#### [To be done]
Gather each line in the records below that contains the word "desk", and copy those lines out in full. Case counts.

Stored dataset items:
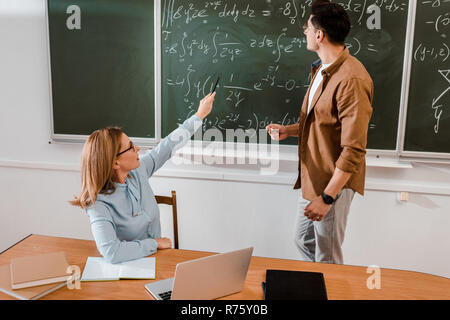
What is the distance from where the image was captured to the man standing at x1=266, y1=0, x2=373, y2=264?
1.88 meters

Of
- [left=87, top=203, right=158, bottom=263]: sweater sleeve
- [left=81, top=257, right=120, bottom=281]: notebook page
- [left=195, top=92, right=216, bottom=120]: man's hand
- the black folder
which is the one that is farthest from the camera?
[left=195, top=92, right=216, bottom=120]: man's hand

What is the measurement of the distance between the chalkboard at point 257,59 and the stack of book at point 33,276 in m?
1.54

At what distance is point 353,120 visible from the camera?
185 centimetres

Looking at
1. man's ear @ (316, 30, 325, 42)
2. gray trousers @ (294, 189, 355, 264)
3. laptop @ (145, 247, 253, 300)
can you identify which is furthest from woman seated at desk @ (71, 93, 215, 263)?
man's ear @ (316, 30, 325, 42)

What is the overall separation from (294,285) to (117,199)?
856 millimetres

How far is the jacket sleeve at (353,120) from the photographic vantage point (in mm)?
1858

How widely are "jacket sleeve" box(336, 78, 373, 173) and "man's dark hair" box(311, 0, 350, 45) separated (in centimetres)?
29

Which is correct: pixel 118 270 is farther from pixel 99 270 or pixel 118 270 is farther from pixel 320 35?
pixel 320 35

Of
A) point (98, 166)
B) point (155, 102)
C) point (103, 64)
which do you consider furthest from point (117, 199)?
point (103, 64)

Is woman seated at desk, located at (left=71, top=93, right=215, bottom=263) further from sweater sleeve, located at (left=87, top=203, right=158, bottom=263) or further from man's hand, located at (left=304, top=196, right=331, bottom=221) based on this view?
man's hand, located at (left=304, top=196, right=331, bottom=221)

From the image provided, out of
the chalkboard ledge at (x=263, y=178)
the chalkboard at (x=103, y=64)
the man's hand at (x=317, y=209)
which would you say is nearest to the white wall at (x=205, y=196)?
the chalkboard ledge at (x=263, y=178)

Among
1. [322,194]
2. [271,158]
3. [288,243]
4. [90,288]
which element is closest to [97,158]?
[90,288]

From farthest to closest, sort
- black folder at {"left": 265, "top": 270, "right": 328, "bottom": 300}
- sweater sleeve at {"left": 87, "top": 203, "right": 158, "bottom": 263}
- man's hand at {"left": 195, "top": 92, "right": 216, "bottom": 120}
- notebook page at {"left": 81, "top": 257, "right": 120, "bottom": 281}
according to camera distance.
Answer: man's hand at {"left": 195, "top": 92, "right": 216, "bottom": 120} → sweater sleeve at {"left": 87, "top": 203, "right": 158, "bottom": 263} → notebook page at {"left": 81, "top": 257, "right": 120, "bottom": 281} → black folder at {"left": 265, "top": 270, "right": 328, "bottom": 300}

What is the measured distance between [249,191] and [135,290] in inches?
61.2
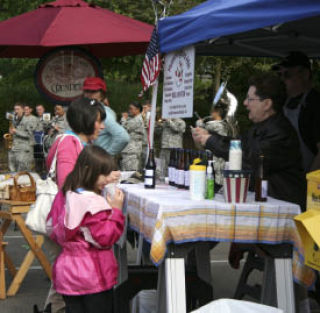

#### [Full output]
can you identify which is furthest from woman seated at desk @ (71, 93, 215, 263)?
Is woman seated at desk, located at (left=71, top=93, right=215, bottom=263) further from sweater sleeve, located at (left=87, top=203, right=158, bottom=263) or further from man's hand, located at (left=304, top=196, right=331, bottom=221) based on this view?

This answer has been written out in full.